Joachim Regout : Ta série Alef-Thau se déroule dans un rêve ou un coma…
Alejandro Jodorowsky : L'univers d’Alef-Thau n'est pas clairement dans un rêve. Le monde "imaginaire" et le monde "réel" s'entremêlent de plus en plus. Dans Le monde d'Alef-Thau, on découvre que les personnages "rêvés" ont une existence réelle. Dans le
deuxième volume de ce cycle, les deux mondes vont définitivement s'entremêler. Alef
Thau devra vaincre des ennemis dans notre Paris actuel.
On met en garde les jeunes scénaristes contre le défaut du "deus ex-machina", des hasards trop heureux. Pourtant, dans certains récits - le premier cycle d’aventures d’Alef-Thau (dessiné par Arno/Covial), par exemple - tu utilises cela pour sauver tes personnages de situations inextricables.
Il ne faut pas mépriser le deux ex-machina, qui est une invention du théâtre grec, qui lui-même fut précurseur du surréalisme. Jung a investigué cette forme de miracle et l'a apellé "synchronicité". Parfois, très souvent pour ceux qui ont les yeux mentaux ouverts, se succèdent des événements qui nous semblent impossibles, illogiques... mais qui ont une réalité essentielle. Tu peux appeler "deus ex-machina" tes rêves, tes actes manqués, les coups de foudre amoureux, etc. Une véritable oeuvre d'art n'est pas obligée d'être logique. C'est ça ce que Moebius a essayé de démontrer pendant des années. Il faut lire Inside Moebius.
Tes thèmes favoris, depuis tes premiers films est l’élévation humaine, la "transformation de merde en or". Sauf notamment dans la bande dessinée Gilles Hamesh, où la merde reste merde. Un plaisir sadique ?

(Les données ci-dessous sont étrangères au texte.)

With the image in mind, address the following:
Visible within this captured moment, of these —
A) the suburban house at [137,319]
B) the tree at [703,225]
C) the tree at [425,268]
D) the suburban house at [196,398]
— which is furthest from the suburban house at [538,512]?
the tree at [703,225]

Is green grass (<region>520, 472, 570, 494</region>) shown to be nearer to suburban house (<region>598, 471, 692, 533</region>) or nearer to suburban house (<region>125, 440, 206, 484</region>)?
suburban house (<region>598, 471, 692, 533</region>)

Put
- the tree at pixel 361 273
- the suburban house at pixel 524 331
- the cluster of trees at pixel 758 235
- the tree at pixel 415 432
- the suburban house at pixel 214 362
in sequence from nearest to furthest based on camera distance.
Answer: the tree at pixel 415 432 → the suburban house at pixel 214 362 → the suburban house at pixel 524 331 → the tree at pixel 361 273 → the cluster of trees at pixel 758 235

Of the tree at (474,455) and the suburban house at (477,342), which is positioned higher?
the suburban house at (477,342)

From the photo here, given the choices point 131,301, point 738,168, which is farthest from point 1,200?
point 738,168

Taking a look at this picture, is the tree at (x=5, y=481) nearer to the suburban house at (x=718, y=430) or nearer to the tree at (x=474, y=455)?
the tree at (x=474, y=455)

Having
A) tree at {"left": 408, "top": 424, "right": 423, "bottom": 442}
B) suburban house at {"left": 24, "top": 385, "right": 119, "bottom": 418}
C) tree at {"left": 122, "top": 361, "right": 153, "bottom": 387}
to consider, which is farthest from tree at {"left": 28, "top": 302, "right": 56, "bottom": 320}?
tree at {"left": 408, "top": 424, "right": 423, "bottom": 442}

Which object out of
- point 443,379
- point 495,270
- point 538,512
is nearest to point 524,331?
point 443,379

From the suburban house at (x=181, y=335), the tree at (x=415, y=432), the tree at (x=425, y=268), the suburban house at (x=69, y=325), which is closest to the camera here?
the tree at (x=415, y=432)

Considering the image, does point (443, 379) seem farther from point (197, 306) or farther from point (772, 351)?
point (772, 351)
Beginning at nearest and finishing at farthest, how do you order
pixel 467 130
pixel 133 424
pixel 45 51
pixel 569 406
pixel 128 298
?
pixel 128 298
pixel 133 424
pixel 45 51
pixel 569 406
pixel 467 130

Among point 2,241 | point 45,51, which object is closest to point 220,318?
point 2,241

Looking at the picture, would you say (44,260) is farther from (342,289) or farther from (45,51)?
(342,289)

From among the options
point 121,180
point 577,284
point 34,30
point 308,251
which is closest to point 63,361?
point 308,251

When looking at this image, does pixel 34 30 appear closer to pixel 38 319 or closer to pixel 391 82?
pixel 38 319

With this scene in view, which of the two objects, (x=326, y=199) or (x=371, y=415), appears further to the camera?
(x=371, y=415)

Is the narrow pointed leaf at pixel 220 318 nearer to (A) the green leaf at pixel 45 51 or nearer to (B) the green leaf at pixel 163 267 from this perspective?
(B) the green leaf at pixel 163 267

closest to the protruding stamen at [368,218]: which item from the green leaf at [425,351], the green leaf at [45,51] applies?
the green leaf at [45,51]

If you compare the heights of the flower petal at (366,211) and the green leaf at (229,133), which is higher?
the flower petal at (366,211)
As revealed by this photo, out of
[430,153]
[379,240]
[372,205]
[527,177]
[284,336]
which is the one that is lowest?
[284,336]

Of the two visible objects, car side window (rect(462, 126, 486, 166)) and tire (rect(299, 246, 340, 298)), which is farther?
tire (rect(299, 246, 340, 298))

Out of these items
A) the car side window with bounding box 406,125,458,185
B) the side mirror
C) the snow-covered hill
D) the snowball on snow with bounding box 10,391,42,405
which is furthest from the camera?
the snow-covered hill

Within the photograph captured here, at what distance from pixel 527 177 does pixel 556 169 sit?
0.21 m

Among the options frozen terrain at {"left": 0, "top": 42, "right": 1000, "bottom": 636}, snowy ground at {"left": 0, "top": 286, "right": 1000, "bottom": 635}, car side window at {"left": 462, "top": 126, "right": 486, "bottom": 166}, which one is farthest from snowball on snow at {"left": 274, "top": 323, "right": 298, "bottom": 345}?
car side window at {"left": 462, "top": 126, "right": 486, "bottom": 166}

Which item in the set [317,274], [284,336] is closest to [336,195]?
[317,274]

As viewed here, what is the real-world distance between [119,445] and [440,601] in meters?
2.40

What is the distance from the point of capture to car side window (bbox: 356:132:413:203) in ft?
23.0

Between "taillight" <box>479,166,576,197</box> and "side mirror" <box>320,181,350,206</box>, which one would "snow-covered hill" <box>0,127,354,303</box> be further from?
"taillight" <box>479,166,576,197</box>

Non, plutôt un entracte comique. Le philosophe Wittgenstein a dit "Le savoir et le rire se confondent"... Le fait d'introduire des entractes comiques dans une longue activité sacrée est une tradition mystique millénaire. Le meilleur exemple est le Carnaval, inventé par les prêtres du Moyen Age. Ils braillaient comme des ânes pendant la messe et forniquaient dans tous les coins du temple.